Practical DevOps for Big Data/Delivery

In this book so far, we have been focusing on design work, which most of the time happens in our IDE. All the analysis took place in the development space and without running a single line of our code. But the purpose of the design and development is to create an application, which can run in some data centre or on an infrastructure, so that we can use the application's functionality. In this chapter, we will therefore look at the methods and tools that will install, start and test our applications.

In a typical model-driven fashion, a Deployment Model provides an exact representation of our application. Using the Deployment-Specific Modelling approach is a good start in this direction. A Deployment Model contains all the pieces that make up an application, so we need the tools that can read this model and take steps to set up the application. The expected outcome of these tools is an instantiation of the resources, described in the model, occupied by the services specified to be associated with these resources.

Before getting to the tool capable of deploying application, there is usually one more step: transforming the model into a format that is understandable to the target tool. Instead of the UML representation, tools usually prefer a more compact and targeted language, commonly named as Domain Specific Language (DSL),^[1] which is used to prepare blueprints of DIAs. We will use OASIS TOSCA,^[2] a recently emerged industry standard for describing portable and operationally manageable cloud applications. One of its benefits is that it enables flexible use and ability to extend the available nomenclature to fit a specific domain such as Big Data.

The tool we will use for deploying our DIA needs to offer a simple access to managing deployments, and needs to provide repeatable and reliable DIA deployment operations.

Motivation[edit | edit source]

A DIA is composed of a number of support services and technologies, on top of which we normally run some custom user code. Complexity of the DIA's setup is a function of the needs of the application itself. But regardless of whether we have a simple application, which only stores the data in a NoSQL storage, or a multi-tiered stack of building blocks, someone or something needs to install and start all of the components. In the DevOps setting, we use a cloud orchestration tool^[3] to automate this process.

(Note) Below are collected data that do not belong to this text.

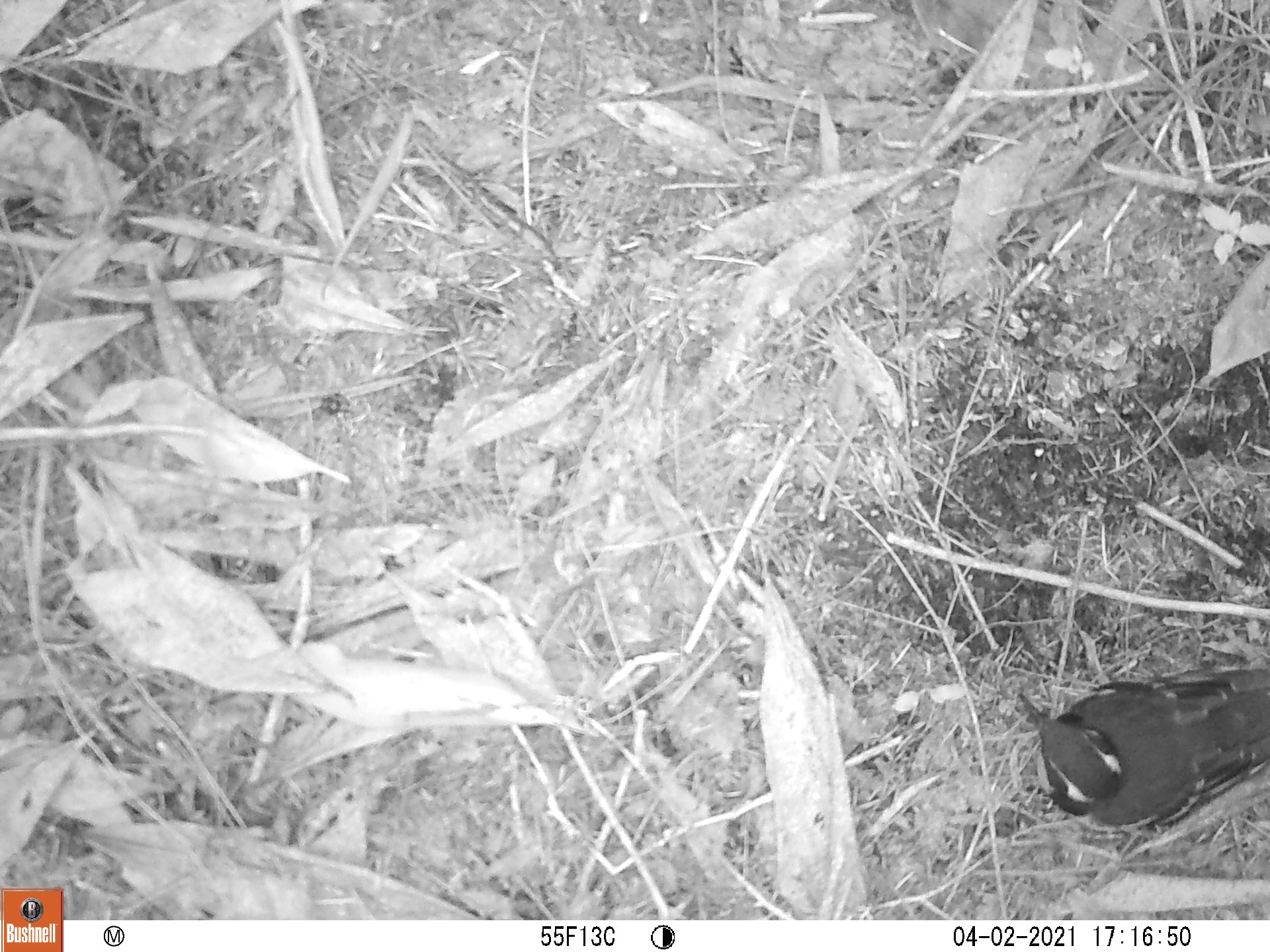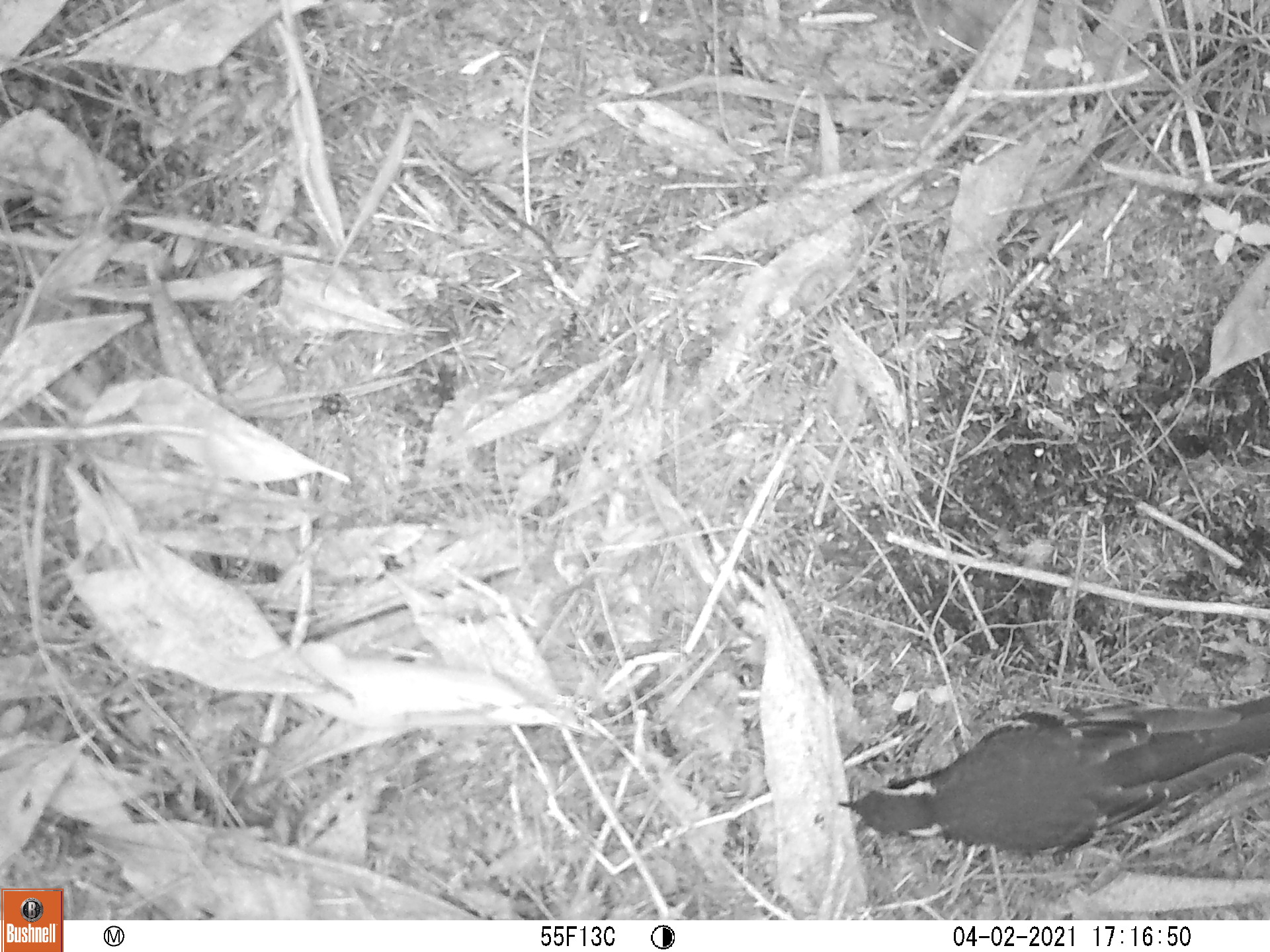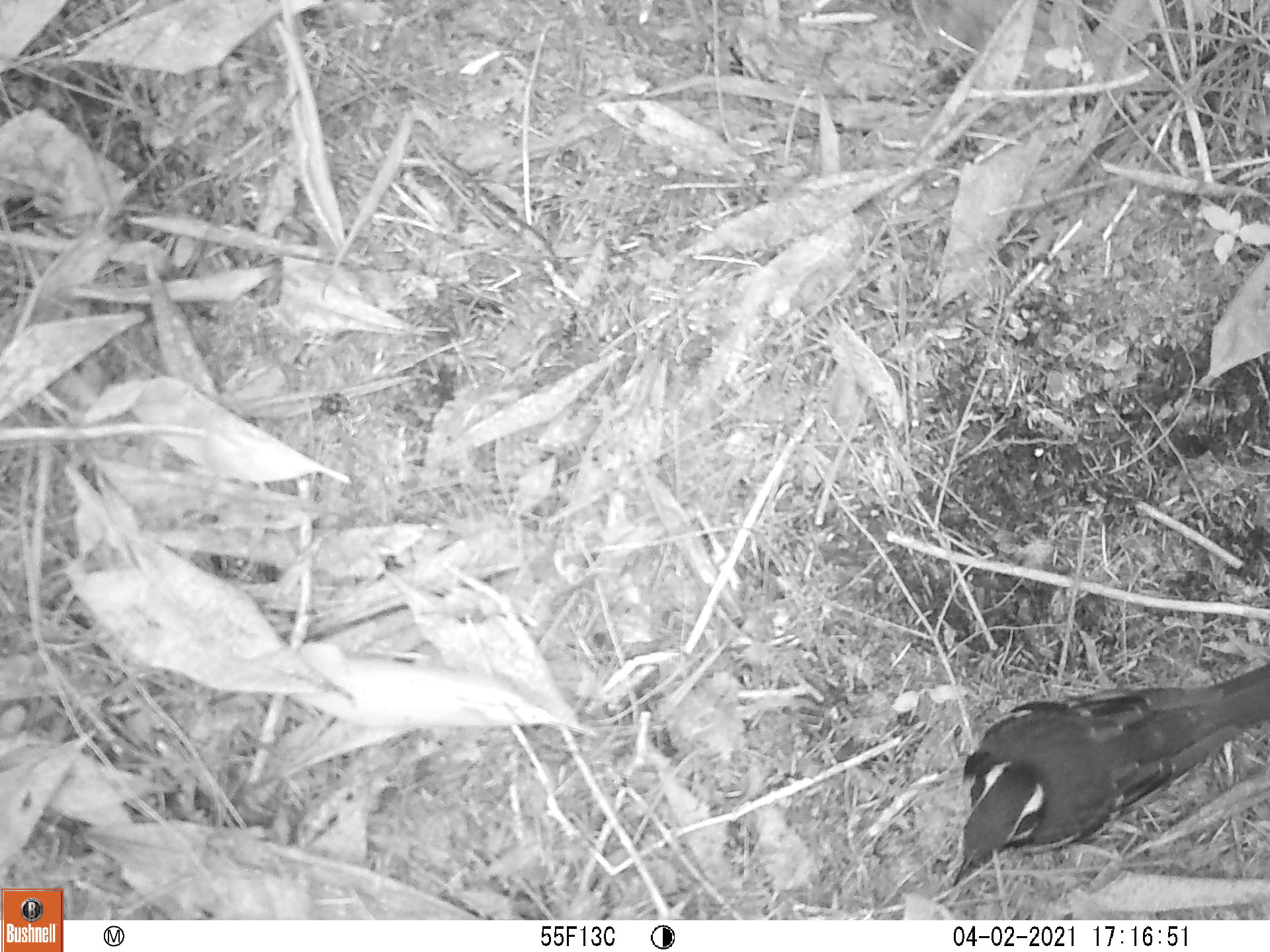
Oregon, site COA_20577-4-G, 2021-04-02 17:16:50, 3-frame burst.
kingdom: Animalia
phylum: Chordata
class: Aves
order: Passeriformes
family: Turdidae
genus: Ixoreus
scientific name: Ixoreus naevius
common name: varied thrush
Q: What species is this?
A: Varied thrush (Ixoreus naevius).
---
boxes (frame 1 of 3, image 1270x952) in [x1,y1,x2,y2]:
varied thrush: [1008,654,1269,843]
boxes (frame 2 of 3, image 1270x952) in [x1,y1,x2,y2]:
varied thrush: [831,687,1269,867]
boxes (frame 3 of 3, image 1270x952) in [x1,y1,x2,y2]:
varied thrush: [951,662,1264,889]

Individual open source services and tools come with extensive instructions on how to set up and configure the services. Doing this manually requires time and skill, which is often missing in the teams who are starting up in the world of Data-Intensive Application development. The need to learn to deploy services runs mostly orthogonally to the need to learn to make the most of the service itself. Therefore any help to speed up or entirely replace the deployment steps can be a major time and cost saving factor.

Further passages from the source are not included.